◆ Extract to read

Jump to content

Mastering Surfaces - Using Breaklines


Silvercloak

Recommended Posts

Hi folks,

 

Not sure if this has been addressed before. I can't find any information anywhere using google so...

 

I've created a surface using a points file, however I don't know how to use breaklines effectively. I suppose I should be using them for curbs, sidewalks and houses, right?

 

If I use them - do I choose standard? Wall? Non-Destructible, etc. etc.? How high? Do I use 0? Nothing I google really gives me any clarity on this. Can someone with more experience with this help at all?

 

Travis Penner

Link to comment
Share on other sites

Put simply, you put a breakline wherever you need to interrupt or transition a surface. Think of the standard breakline as a hard-coded contour. Any triangle that would normally pass through that line is broken, and the line becomes a side of each of those triangles. A standard breakline is good for indicating a feature that might not otherwise show up, such as the bottom of a ditch.

 

The wall breakline actually has two lines, one low, one high. If you have a curb, for instance, you provide the lower line (the bottom of the curb) and a height, and you get a second line representing the top. Make sure you provide a tiny offset, because a zero offset forces the system to divide by zero, and that gives you weirdness.

 

The height of the "wall" depends on your needs. If you're calculating cut and fill, you need an accurate number for the volume dug out for a house. If you're only interested in contours on a plan, the height isn't important.

 

A destructive breakline, as the name indicates, cuts off any continuity in the surface. The area inside is treated as flat (if it's closed). That's the default, and that's usually what you want. A non-destructive breakline creates a border but doesn't affect the surface itself, just breaks up the triangles through which it passes.

 

The best advice I can give you is to experiment. This is one of those topics where you have to see it for yourself. Add a breakline, see what happens and whether it's what you expected, close the drawing without saving, repeat. Vary the options and the parameters.

Link to comment
Share on other sites

The best advice I can give you is to experiment. This is one of those topics where you have to see it for yourself. Add a breakline, see what happens and whether it's what you expected, close the drawing without saving, repeat. Vary the options and the parameters.

 

Thanks - that helps a bit... I'll tinker when I have time and see what I can figure out.

Link to comment
Share on other sites

Oh - that reminds me. I WAS tinkering a little yesterday using lines that had Z values to them from the survey. However when I turned them into breaklines, the breaklines dropped to an elevation of 0 which totally BORKED my surface. I don't know what I did wrong.

Link to comment
Share on other sites

It is a bit of a idiosyncrasy with CIV3d is its brealines and how difficult they made it, having been invloved in an alternative world wide Civil package it just had a simple option declare a line as a break line or not, you can turn them on or off also if you need to.

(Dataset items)
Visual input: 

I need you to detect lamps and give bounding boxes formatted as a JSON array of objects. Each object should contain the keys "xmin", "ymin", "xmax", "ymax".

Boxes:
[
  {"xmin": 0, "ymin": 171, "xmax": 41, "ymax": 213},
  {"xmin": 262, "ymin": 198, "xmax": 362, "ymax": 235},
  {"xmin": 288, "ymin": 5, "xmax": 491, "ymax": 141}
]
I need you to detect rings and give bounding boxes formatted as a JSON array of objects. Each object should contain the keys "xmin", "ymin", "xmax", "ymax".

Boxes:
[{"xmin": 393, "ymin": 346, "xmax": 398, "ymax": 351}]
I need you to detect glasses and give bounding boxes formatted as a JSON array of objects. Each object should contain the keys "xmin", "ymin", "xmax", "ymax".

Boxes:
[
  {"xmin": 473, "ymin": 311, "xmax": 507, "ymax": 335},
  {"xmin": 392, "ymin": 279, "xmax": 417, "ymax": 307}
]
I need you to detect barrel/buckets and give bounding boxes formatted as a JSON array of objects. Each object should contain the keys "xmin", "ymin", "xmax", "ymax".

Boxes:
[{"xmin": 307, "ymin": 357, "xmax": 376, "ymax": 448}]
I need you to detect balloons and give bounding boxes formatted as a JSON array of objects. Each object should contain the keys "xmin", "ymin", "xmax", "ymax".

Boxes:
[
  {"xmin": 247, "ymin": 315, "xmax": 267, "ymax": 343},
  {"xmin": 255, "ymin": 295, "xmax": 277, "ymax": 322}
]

==

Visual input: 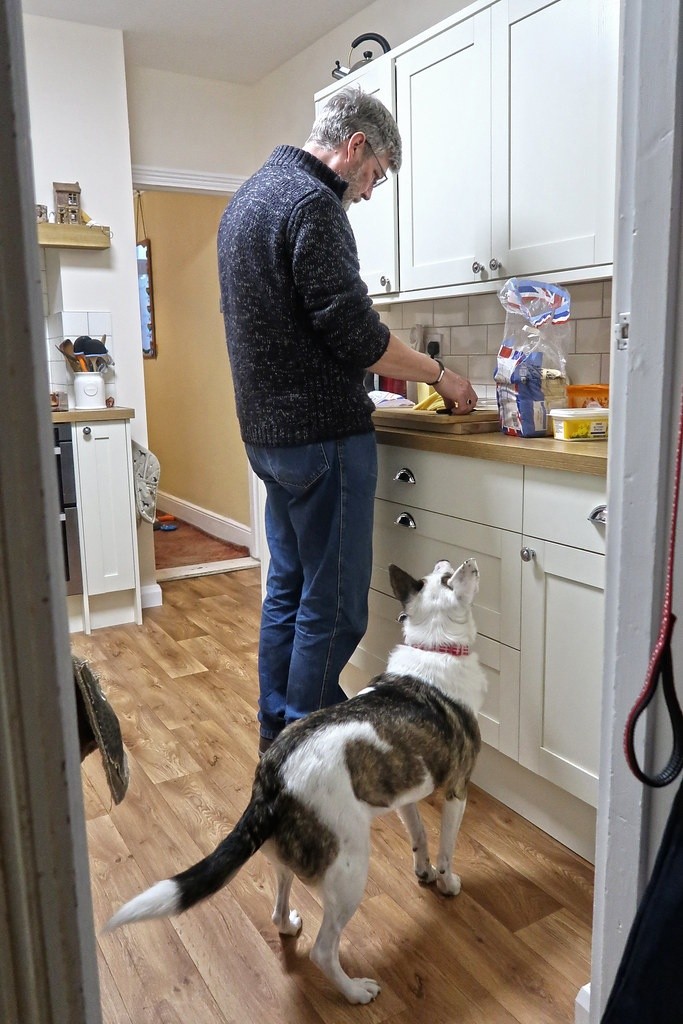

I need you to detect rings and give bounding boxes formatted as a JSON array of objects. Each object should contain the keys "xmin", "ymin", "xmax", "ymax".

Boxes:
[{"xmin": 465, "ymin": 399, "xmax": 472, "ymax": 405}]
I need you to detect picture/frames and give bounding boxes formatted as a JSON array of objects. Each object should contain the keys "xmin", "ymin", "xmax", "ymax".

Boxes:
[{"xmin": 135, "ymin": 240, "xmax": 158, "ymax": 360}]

==

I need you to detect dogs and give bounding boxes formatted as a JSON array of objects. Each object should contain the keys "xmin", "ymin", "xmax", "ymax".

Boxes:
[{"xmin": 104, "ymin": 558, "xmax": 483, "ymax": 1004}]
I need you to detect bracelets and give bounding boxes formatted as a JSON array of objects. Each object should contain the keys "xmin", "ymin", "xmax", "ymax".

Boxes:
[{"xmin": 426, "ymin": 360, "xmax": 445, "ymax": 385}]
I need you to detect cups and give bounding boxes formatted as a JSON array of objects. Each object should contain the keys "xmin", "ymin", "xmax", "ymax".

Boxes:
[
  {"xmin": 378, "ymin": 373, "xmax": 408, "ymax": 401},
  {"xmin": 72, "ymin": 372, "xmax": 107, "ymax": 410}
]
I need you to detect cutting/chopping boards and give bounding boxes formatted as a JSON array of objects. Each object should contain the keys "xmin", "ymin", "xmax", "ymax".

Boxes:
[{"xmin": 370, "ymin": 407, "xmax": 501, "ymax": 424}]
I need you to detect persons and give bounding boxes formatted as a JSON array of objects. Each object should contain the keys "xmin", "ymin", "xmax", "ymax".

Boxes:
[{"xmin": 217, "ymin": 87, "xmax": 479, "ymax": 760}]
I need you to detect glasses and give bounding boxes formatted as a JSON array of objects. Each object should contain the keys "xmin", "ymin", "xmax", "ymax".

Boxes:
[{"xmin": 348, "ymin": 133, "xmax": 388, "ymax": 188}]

◆ Actions to take
a: In the breaklines forum thread, retype the part that opens with the words containing "Travis Penner" and closes with "of a ditch.".
b: In the breaklines forum thread, why should a wall breakline be given a tiny offset instead of a zero offset?
c: Which types of breakline does the reply explaining breaklines in the forum thread describe?

◆ Expected answers
a:
Travis Penner

Link to comment
Share on other sites

Put simply, you put a breakline wherever you need to interrupt or transition a surface. Think of the standard breakline as a hard-coded contour. Any triangle that would normally pass through that line is broken, and the line becomes a side of each of those triangles. A standard breakline is good for indicating a feature that might not otherwise show up, such as the bottom of a ditch.

b: A zero offset forces the system to divide by zero, which produces weirdness.

c: Standard, wall, destructive, non-destructive